Anosmia, dysgeusia strong indicators of COVID-19
Laboratory and radiological features are insufficient to distinguish the coronavirus disease 2019 (COVID-19) from other non-SARS-CoV-2 respiratory viral infections, according to a new Singapore study. On the other hand, anosmia and dysgeusia are reliable indicators of COVID-19.
“During this pandemic, when faced with a patient presenting with an acute respiratory illness, understanding the differences between COVID-19 and other respiratory viral infections can contribute to improved clinical decision making, such as prioritizing testing and isolation for patients [at] high risk for COVID-19,” said the researchers, noting the importance of this type of strategy in countries with limited resources and facilities.
The study included 487 patients with laboratory-confirmed respiratory viral infections. Most (n=287) had COVID1-9, while the remaining 182 had non-SARS-CoV-2 infections. COVID-19 patients who were also co-infected with other respiratory viruses, and those who were asymptomatic, were excluded. Comorbidity in either group was low.
COVID-19 patients more frequently had fever (82.6 percent vs 64.8 percent; p<0.001), myalgia (24.0 percent vs 10.4 percent; p<0.001), and anosmia/dysgeusia (18.5 percent vs 1.6 percent; p<0.001) than their counterparts who had other respiratory infections. In contrast, sore throats, coughs, and rhinorrhoeas were less common among COVID-19 patients (p<0.001). [J Med Virol 2020doi:10.1002/jmv.26486]
Multivariable logistic regression analysis confirmed that clinical symptoms were strong indicators of COVID-19. Patients with the SARS-CoV-2 infection, for example, were significantly more likely to show signs of anosmia and/or dysgeusia (odds ratio [OR], 29.34, 95 percent confidence interval [CI], 7.72–111.51; p<0.001) and fever (OR, 3.15, 95 percent CI, 1.72–5.75; p<0.001).
Coughs (OR, 0.52, 95 percent CI, 0.28–0.95; p=0.034), rhinorrhoea or nose congestion (OR, 0.34, 95 percent CI, 0.20–0.58; p<0.001), and sore throats (OR, 0.49, 95 percent CI, 0.29–0.85; p=0.011) were significantly less likely to manifest in COVID-19 patients.
Sociodemographic factors, such as residing in a foreign worker dormitory (OR, 4.82, 95 percent CI, 1.81–12.83; p=0.002) and exposure to a confirmed case (OR, 6.68, 95 percent CI, 2.73–16.33; p<0.001), likewise emerged as reliable correlates of COVID-19, as did presenting with tachycardia (OR, 2.18, 95 percent CI, 1.25–3.81; p=0.007).
In contrast, laboratory abnormalities, such as leukopaenia, leukocytosis, dysregulated neutrophil counts, and altered procalcitonin levels, were not significantly indicative of COVID-19.
“Our study’s comparison of clinical characteristics between COVID-19 and other respiratory viral infections aimed to identify symptoms that could differentiate COVID-19 from other respiratory viruses,” the researchers said. “By doing so, we provide physicians with differentiating symptoms of COVID-19 that can help risk stratify patients who present with acute respiratory illness and identify those of high risk.”

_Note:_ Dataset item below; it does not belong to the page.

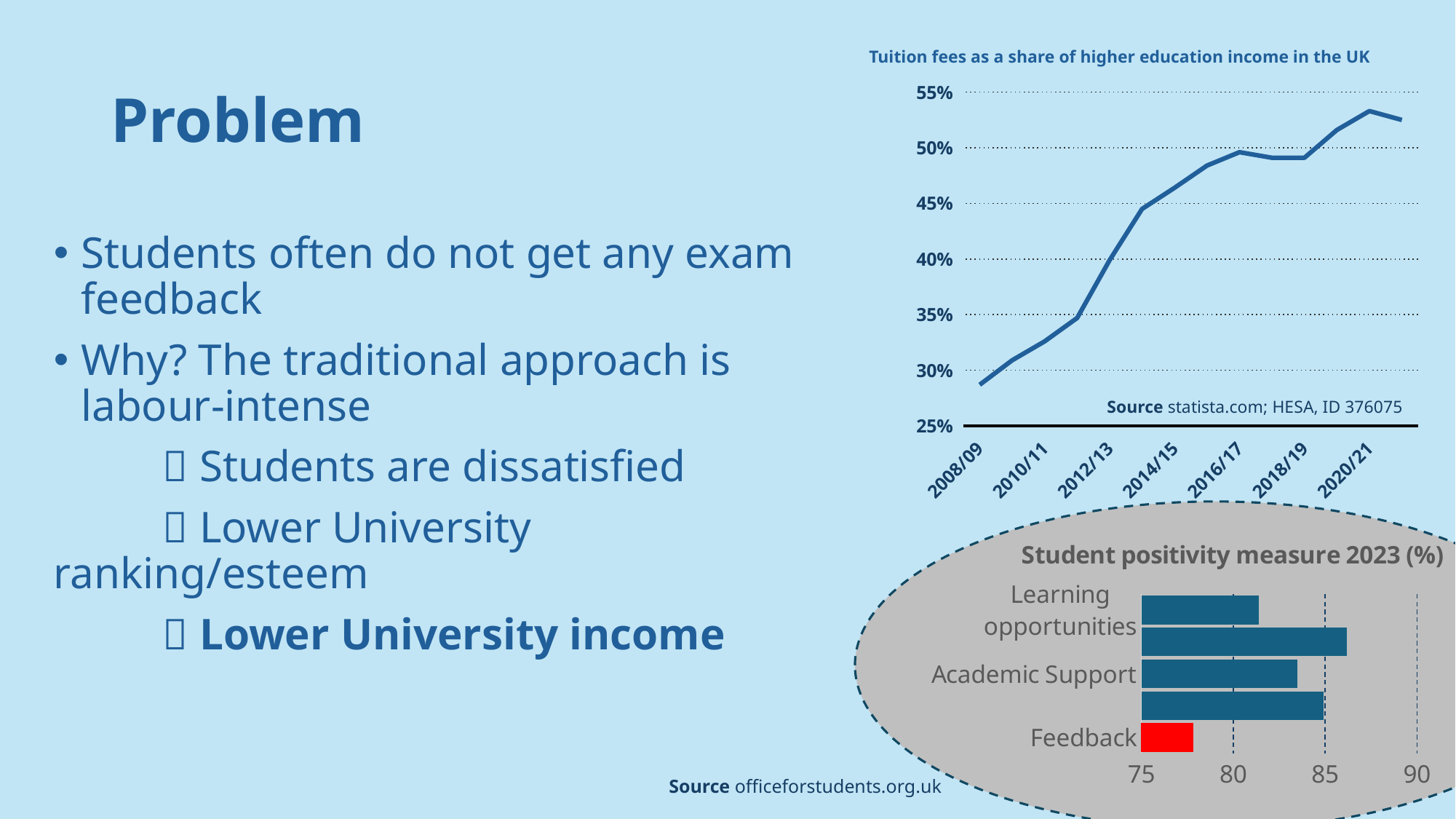
In the 'Tuition fees as a share of higher education income in the UK' chart, is the value for 2010/11 greater or less than 35%? less In the 'Tuition fees as a share of higher education income in the UK' chart, is the value for 2020/21 greater or less than 50%? greater In the 'Tuition fees as a share of higher education income in the UK' chart, is the value for 2008/09 greater or less than 30%? less In the 'Student positivity measure 2023 (%)' chart, which category has the lowest value? Feedback In the 'Tuition fees as a share of higher education income in the UK' chart, which is larger, the value for 2008/09 or the value for 2020/21? 2020/21 How many year labels are shown on the x axis of the 'Tuition fees as a share of higher education income in the UK' chart? 7 What kind of chart is the 'Student positivity measure 2023 (%)' chart? bar chart What kind of chart is the 'Tuition fees as a share of higher education income in the UK' chart? line chart In the 'Student positivity measure 2023 (%)' chart, what colour is the Feedback bar? red In the 'Tuition fees as a share of higher education income in the UK' chart, do the values rise or fall from 2008/09 to 2020/21? rise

They added that though fevers, coughs, and sore throats were common complaints among COVID-19 patients in the present study, “anosmia and dysgeusia are important differentiating symptoms of COVID-19 from other respiratory viruses.”
“[C]linicians should have an even higher suspicion in patients who present with these symptoms,” the researchers said.